▸ Problem requirements
Line filter on the word "handle": copy each matching line from the entries.

(Dataset entries)

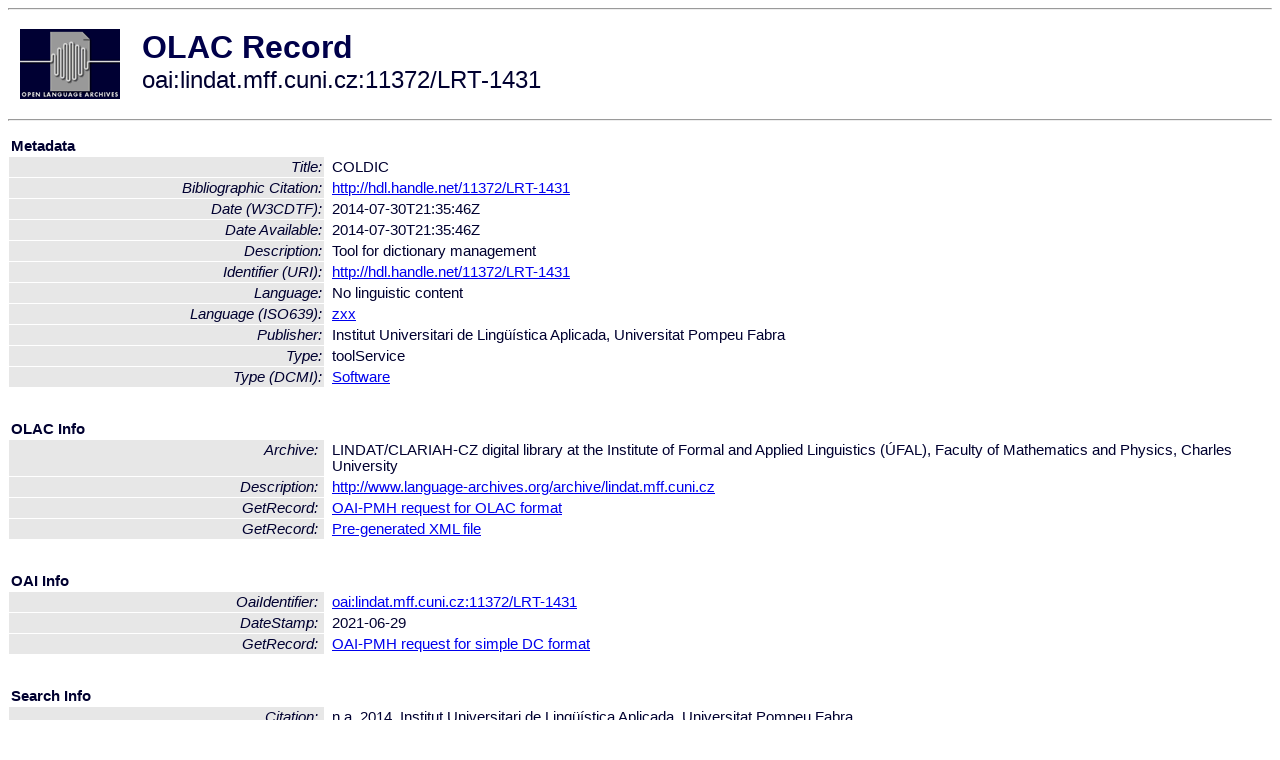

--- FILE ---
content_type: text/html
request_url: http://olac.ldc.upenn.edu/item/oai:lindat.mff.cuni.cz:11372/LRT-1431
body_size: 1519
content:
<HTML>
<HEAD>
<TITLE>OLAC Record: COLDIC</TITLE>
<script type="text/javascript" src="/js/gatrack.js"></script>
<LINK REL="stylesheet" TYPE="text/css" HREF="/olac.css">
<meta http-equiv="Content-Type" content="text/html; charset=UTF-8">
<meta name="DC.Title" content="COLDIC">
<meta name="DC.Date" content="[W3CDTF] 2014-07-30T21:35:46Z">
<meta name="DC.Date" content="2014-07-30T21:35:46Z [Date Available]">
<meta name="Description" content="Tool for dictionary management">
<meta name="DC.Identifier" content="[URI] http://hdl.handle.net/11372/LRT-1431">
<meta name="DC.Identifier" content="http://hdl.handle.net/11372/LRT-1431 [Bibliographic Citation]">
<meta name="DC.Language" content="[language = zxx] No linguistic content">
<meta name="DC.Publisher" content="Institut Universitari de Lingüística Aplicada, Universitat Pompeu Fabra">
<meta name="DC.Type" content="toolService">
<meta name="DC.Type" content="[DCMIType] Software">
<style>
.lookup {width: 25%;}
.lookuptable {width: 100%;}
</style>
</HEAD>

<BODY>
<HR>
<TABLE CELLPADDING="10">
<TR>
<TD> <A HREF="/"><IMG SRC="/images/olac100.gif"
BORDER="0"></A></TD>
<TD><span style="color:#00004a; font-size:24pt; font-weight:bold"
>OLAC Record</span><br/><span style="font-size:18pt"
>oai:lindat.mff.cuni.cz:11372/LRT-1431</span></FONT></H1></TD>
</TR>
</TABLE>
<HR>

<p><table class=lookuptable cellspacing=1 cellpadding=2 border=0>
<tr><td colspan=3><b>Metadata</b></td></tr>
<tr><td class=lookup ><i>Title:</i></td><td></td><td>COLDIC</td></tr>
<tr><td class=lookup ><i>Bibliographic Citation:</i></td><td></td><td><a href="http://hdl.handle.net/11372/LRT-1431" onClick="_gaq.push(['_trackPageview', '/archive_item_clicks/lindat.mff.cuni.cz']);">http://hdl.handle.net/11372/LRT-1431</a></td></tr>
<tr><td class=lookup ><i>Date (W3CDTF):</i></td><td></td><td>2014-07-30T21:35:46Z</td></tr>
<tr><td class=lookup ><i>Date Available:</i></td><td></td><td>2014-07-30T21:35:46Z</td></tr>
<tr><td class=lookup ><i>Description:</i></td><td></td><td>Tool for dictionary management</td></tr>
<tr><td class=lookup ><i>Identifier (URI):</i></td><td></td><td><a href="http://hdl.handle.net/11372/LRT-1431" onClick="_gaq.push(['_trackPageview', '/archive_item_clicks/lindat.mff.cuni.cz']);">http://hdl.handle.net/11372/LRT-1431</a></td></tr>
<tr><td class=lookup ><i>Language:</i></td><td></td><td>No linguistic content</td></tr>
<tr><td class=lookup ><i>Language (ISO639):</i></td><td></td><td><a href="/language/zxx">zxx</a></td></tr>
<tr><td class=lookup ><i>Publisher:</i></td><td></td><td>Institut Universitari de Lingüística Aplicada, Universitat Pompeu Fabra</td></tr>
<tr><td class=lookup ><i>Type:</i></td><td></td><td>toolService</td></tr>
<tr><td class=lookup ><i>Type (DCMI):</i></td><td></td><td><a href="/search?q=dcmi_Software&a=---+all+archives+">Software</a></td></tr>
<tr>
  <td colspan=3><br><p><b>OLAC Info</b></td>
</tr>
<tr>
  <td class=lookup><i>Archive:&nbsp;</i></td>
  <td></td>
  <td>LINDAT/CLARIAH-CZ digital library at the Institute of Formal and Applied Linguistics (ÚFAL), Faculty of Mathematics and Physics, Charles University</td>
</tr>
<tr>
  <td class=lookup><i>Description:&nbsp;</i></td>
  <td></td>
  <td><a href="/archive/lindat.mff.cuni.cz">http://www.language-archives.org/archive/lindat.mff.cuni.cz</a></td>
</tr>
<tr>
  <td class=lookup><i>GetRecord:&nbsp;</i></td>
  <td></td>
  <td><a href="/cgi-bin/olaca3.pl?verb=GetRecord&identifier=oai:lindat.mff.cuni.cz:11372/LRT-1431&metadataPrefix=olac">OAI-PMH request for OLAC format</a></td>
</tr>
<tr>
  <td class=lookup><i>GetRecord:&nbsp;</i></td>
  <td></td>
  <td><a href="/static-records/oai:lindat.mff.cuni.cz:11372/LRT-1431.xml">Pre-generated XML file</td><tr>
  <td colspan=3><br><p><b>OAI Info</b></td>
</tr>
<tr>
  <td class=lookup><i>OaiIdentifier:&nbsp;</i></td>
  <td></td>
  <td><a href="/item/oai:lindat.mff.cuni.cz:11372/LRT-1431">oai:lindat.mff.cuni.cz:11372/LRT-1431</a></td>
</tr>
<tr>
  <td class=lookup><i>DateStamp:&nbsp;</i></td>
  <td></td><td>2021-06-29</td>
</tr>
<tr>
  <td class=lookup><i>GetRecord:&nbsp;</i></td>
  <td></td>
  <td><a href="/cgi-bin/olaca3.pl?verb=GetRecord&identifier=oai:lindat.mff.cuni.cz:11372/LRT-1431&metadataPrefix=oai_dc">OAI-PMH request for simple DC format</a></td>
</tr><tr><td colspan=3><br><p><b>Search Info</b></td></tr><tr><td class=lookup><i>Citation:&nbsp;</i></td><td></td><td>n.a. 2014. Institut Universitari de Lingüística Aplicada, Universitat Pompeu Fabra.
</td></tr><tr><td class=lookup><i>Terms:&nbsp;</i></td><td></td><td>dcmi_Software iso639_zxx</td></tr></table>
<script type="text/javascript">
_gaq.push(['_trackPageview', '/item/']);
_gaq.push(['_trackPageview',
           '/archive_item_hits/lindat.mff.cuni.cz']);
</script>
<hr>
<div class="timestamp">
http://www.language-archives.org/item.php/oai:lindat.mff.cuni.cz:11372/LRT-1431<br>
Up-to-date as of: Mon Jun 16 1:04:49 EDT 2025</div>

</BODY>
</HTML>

▸ Answer to the exercise
<meta name="DC.Identifier" content="[URI] http://hdl.handle.net/11372/LRT-1431">
<meta name="DC.Identifier" content="http://hdl.handle.net/11372/LRT-1431 [Bibliographic Citation]">
<tr><td class=lookup ><i>Bibliographic Citation:</i></td><td></td><td><a href="http://hdl.handle.net/11372/LRT-1431" onClick="_gaq.push(['_trackPageview', '/archive_item_clicks/lindat.mff.cuni.cz']);">http://hdl.handle.net/11372/LRT-1431</a></td></tr>
<tr><td class=lookup ><i>Identifier (URI):</i></td><td></td><td><a href="http://hdl.handle.net/11372/LRT-1431" onClick="_gaq.push(['_trackPageview', '/archive_item_clicks/lindat.mff.cuni.cz']);">http://hdl.handle.net/11372/LRT-1431</a></td></tr>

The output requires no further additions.